The solution -- not the complete solution to all problems, but the essential step -- is to raise taxes on land, while cutting other taxes, e.g., on buildings, incomes, sales, profits, imports, etc. Then we wouldn't have speculative bubbles in land prices, so we wouldn't have derivative bubbles in mortgages based on real estate, collateralized debt obligations based on mortgages, etc. Among other benefits, land value taxation would remove much of the fuel for the boom and bust cycle.
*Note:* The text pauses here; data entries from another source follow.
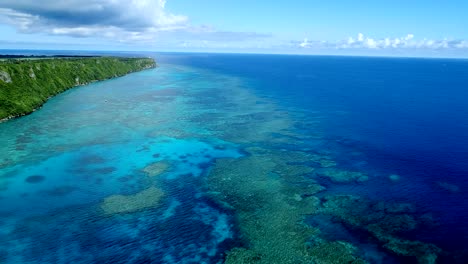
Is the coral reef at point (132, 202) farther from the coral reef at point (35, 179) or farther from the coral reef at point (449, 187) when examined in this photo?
the coral reef at point (449, 187)

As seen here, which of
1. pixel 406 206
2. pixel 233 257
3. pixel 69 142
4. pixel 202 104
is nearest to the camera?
pixel 233 257

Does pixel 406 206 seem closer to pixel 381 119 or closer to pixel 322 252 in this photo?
pixel 322 252

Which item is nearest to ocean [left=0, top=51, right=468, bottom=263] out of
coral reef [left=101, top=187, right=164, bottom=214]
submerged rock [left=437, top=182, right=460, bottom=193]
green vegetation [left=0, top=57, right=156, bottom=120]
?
submerged rock [left=437, top=182, right=460, bottom=193]

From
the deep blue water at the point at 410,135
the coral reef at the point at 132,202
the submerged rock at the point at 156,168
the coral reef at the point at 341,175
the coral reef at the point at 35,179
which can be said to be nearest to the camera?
the coral reef at the point at 132,202

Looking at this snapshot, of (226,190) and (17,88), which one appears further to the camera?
(17,88)

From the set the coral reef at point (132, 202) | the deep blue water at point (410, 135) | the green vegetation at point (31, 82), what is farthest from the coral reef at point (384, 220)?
the green vegetation at point (31, 82)

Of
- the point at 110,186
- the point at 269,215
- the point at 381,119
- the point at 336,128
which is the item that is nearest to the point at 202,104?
the point at 336,128

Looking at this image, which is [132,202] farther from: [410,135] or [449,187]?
[410,135]

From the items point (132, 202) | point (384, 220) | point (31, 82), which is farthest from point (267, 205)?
point (31, 82)
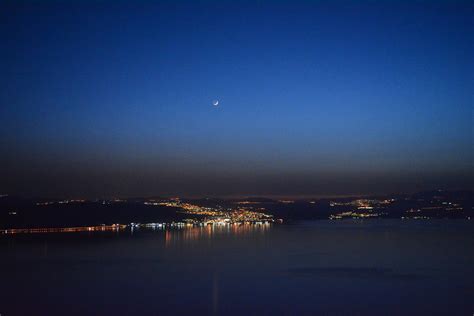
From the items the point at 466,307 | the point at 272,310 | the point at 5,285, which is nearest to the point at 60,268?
the point at 5,285

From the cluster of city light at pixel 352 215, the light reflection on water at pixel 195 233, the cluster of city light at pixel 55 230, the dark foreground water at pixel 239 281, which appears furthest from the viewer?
the cluster of city light at pixel 352 215

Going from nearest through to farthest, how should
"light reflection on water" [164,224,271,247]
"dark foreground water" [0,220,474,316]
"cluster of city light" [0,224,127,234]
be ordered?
"dark foreground water" [0,220,474,316] < "light reflection on water" [164,224,271,247] < "cluster of city light" [0,224,127,234]

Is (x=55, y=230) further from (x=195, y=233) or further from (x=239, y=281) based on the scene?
(x=239, y=281)

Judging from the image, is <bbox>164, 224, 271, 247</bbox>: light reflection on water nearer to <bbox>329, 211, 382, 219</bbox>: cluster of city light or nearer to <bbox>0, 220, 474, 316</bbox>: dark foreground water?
<bbox>0, 220, 474, 316</bbox>: dark foreground water

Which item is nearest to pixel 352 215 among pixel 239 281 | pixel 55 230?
pixel 55 230

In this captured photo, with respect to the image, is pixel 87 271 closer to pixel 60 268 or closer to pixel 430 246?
pixel 60 268

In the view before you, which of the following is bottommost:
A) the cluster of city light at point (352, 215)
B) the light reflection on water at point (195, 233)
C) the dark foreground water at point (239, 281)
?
the cluster of city light at point (352, 215)

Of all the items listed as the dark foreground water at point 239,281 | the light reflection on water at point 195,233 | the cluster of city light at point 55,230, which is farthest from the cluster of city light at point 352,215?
the dark foreground water at point 239,281

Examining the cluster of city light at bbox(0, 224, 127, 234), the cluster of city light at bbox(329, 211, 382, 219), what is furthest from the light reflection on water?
the cluster of city light at bbox(329, 211, 382, 219)

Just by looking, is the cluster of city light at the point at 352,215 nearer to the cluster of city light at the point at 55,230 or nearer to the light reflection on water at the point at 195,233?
the cluster of city light at the point at 55,230
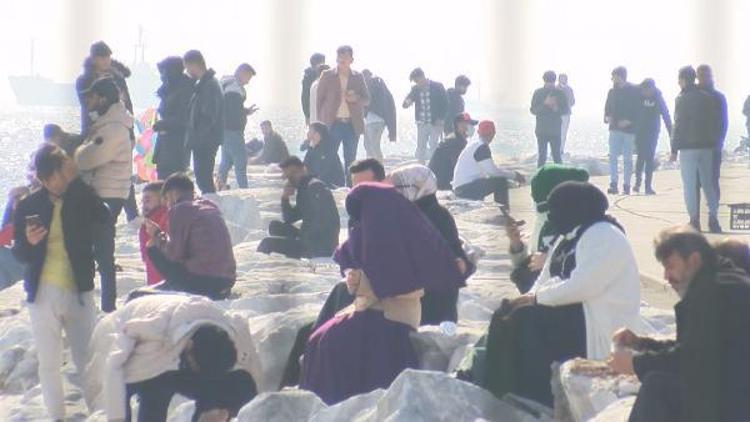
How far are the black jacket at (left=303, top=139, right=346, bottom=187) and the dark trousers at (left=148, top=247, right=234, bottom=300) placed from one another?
5354mm

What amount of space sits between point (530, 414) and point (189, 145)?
21.1 feet

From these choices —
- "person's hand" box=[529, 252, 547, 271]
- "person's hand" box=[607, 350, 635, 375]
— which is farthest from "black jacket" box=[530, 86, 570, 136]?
"person's hand" box=[607, 350, 635, 375]

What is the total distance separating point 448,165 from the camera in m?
14.9

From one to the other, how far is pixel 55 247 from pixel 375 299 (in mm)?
1569

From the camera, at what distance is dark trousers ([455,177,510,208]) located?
13.6 meters

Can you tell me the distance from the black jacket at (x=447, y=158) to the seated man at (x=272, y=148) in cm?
407

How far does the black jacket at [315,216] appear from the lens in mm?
10812

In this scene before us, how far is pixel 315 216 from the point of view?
10992 millimetres

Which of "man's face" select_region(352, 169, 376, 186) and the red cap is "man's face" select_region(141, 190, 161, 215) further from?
the red cap

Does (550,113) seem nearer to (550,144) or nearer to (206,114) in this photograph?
(550,144)

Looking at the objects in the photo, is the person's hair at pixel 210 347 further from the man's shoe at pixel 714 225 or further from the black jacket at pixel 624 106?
the black jacket at pixel 624 106

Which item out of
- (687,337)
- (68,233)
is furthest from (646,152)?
(687,337)

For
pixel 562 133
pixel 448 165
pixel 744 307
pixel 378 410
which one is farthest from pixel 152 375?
pixel 562 133

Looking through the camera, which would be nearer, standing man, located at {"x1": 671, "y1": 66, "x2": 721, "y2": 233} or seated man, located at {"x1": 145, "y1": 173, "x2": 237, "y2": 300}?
seated man, located at {"x1": 145, "y1": 173, "x2": 237, "y2": 300}
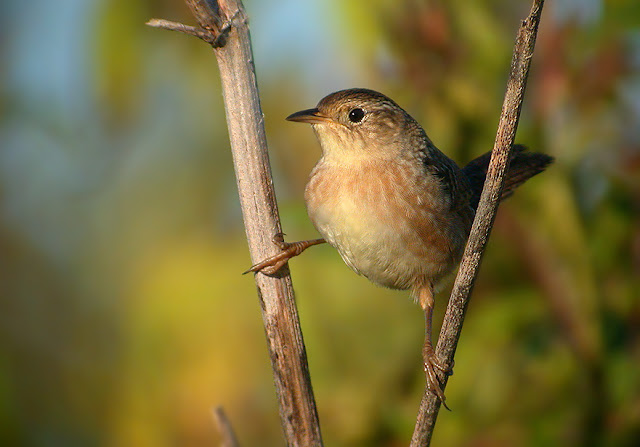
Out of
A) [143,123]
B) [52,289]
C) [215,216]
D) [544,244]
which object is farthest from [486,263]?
[52,289]

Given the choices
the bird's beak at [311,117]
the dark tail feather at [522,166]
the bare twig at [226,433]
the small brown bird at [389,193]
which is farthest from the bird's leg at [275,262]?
the dark tail feather at [522,166]

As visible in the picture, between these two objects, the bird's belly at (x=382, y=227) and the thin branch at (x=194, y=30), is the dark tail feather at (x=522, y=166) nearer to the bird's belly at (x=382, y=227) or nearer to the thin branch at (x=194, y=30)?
the bird's belly at (x=382, y=227)

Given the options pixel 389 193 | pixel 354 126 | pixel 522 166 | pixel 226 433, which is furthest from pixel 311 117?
pixel 226 433

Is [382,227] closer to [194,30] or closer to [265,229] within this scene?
[265,229]

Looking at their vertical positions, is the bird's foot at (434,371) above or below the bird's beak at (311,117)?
below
Also, most valuable land is owned by the rich, so taxing land instead of wages would make the tax system much more progressive.
I've argued that Georgist theory makes falsifiable predictions (http://ndrosen.livejournal.com/106985.html), and that these predictions have not been falsified. (http://ndrosen.livejournal.com/107478.html)
If this is such a great idea, why is it little known today? Part of teh answer is that the robber barons who endowed colleges, and who possessed vast tracts of land, didn't want Georgism to succeed, so their tame economists tried to suppress it, partly by redefining economic terminology away from teh classical political-economic terms George used, as well as by other propaganda techniques. You can read about this in Professor Mason Gaffney's book, The Corruption of Economics; for a paranoid conspiracy theory, it has an astounding amount of evidence.